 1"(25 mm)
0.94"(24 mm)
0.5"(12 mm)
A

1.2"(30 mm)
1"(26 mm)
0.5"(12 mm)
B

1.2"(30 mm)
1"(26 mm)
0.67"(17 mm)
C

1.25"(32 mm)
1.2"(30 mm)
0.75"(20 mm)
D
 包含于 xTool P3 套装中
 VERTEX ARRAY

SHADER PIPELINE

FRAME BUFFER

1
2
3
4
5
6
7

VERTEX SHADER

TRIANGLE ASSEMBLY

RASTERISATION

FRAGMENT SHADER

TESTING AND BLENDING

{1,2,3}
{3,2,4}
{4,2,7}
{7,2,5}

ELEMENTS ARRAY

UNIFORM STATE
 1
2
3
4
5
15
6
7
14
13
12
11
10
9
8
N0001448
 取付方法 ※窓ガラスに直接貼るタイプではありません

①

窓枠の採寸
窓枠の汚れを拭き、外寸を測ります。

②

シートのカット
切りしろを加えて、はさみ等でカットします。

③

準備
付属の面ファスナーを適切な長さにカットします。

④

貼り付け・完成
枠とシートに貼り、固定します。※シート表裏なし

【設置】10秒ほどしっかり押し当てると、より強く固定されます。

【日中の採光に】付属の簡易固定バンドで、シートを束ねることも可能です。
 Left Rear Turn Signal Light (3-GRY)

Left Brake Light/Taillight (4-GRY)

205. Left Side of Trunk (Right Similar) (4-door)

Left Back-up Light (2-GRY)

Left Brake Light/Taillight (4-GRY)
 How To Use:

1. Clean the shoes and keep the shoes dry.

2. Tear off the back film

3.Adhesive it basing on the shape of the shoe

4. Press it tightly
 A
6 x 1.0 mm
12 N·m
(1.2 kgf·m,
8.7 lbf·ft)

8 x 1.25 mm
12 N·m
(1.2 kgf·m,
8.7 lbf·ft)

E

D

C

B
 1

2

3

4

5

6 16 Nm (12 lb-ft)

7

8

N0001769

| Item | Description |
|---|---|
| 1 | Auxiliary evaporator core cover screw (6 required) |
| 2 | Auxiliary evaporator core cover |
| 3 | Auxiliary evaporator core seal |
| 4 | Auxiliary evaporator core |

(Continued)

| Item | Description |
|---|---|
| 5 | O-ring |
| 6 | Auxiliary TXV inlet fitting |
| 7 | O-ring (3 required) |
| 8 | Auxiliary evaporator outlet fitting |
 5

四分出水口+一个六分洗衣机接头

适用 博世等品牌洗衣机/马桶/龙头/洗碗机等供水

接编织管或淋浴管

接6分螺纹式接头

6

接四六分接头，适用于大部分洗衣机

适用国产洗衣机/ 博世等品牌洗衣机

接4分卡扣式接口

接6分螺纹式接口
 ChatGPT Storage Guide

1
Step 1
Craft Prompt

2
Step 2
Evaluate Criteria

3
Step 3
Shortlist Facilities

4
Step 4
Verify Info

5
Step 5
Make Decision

* Activity:
Starting at the top of the data above, repeat every line exactly until the line containing "core cover |" has been given, then stop.

* The answer:
 1"(25 mm)
0.94"(24 mm)
0.5"(12 mm)
A

1.2"(30 mm)
1"(26 mm)
0.5"(12 mm)
B

1.2"(30 mm)
1"(26 mm)
0.67"(17 mm)
C

1.25"(32 mm)
1.2"(30 mm)
0.75"(20 mm)
D
 包含于 xTool P3 套装中
 VERTEX ARRAY

SHADER PIPELINE

FRAME BUFFER

1
2
3
4
5
6
7

VERTEX SHADER

TRIANGLE ASSEMBLY

RASTERISATION

FRAGMENT SHADER

TESTING AND BLENDING

{1,2,3}
{3,2,4}
{4,2,7}
{7,2,5}

ELEMENTS ARRAY

UNIFORM STATE
 1
2
3
4
5
15
6
7
14
13
12
11
10
9
8
N0001448
 取付方法 ※窓ガラスに直接貼るタイプではありません

①

窓枠の採寸
窓枠の汚れを拭き、外寸を測ります。

②

シートのカット
切りしろを加えて、はさみ等でカットします。

③

準備
付属の面ファスナーを適切な長さにカットします。

④

貼り付け・完成
枠とシートに貼り、固定します。※シート表裏なし

【設置】10秒ほどしっかり押し当てると、より強く固定されます。

【日中の採光に】付属の簡易固定バンドで、シートを束ねることも可能です。
 Left Rear Turn Signal Light (3-GRY)

Left Brake Light/Taillight (4-GRY)

205. Left Side of Trunk (Right Similar) (4-door)

Left Back-up Light (2-GRY)

Left Brake Light/Taillight (4-GRY)
 How To Use:

1. Clean the shoes and keep the shoes dry.

2. Tear off the back film

3.Adhesive it basing on the shape of the shoe

4. Press it tightly
 A
6 x 1.0 mm
12 N·m
(1.2 kgf·m,
8.7 lbf·ft)

8 x 1.25 mm
12 N·m
(1.2 kgf·m,
8.7 lbf·ft)

E

D

C

B
 1

2

3

4

5

6 16 Nm (12 lb-ft)

7

8

N0001769

| Item | Description |
|---|---|
| 1 | Auxiliary evaporator core cover screw (6 required) |
| 2 | Auxiliary evaporator core cover |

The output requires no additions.